Citing an account in the New York times, Chomsky agrees that Pope Francis did not side sufficiently with the people in what was a losing fight.  So, Catholics need to ask ourselves in light of this Latin American reality, “To what degree does the Pope align with this vision of the Church?”  If he wisely played things safe in the brutal environment back then, what does he have in mind now that he’s Pope and, America being what it now is, he rides powerful tail winds and faces much weaker opposition?

A Church for the Poor

This weekend Pope Francis corralled homeless people again to circulate among the crowds in St.

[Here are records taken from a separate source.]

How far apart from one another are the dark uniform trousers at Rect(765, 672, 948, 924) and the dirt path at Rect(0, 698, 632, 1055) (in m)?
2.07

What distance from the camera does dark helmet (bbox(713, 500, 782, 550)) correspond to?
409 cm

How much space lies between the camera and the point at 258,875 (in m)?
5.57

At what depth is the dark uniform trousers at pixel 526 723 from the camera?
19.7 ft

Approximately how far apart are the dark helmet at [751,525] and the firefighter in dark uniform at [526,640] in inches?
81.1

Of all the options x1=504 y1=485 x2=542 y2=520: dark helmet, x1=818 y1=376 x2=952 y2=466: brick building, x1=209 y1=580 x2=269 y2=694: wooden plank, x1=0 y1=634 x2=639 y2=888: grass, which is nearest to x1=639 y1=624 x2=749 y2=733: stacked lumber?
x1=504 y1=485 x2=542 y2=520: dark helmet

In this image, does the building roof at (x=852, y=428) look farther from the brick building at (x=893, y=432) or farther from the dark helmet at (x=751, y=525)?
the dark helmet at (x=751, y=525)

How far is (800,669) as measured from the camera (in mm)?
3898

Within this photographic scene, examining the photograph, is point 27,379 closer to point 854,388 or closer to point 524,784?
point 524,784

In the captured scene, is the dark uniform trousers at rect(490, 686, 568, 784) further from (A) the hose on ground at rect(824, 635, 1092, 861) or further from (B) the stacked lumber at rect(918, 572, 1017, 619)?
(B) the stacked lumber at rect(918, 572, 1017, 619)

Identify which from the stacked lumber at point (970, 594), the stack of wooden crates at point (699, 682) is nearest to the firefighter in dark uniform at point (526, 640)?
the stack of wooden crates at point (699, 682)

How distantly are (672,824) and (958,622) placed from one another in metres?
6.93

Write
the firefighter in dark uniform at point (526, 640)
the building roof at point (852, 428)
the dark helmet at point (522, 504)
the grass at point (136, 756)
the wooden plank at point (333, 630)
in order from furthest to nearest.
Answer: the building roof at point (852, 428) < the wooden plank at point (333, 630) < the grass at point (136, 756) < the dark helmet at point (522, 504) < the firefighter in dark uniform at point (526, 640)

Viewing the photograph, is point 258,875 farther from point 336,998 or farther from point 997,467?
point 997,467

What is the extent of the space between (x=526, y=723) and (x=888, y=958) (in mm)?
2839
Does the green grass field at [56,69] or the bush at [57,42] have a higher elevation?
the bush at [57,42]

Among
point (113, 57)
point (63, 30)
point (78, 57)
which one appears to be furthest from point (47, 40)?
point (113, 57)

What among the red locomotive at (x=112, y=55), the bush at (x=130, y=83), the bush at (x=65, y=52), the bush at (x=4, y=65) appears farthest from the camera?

Peter’s Square and distribute pocket Gospels.  Message: The neediest bring us the word of God.

This latest stunt is the thousandth iteration of the ‘poor are the center of the Gospel’ theme the Pope pounds home, but is that true?  Are the poor at the center of the Gospel?  This ‘preferential option for the poor’:  is that truly Church teaching?

I know Our Lord teaches us charity and that certainly includes love for the poor.  I know He also teaches (and St. Francis reinforces) a love for poverty, for the discipline and the holiness which can be gained through it, through unselfishness and generosity.

The problem is there is really much much more to the Gospel than that.  To elevate concern for the poor to the center is to skew and twist it, to make the Gospel only something material just like the Communists do to everything.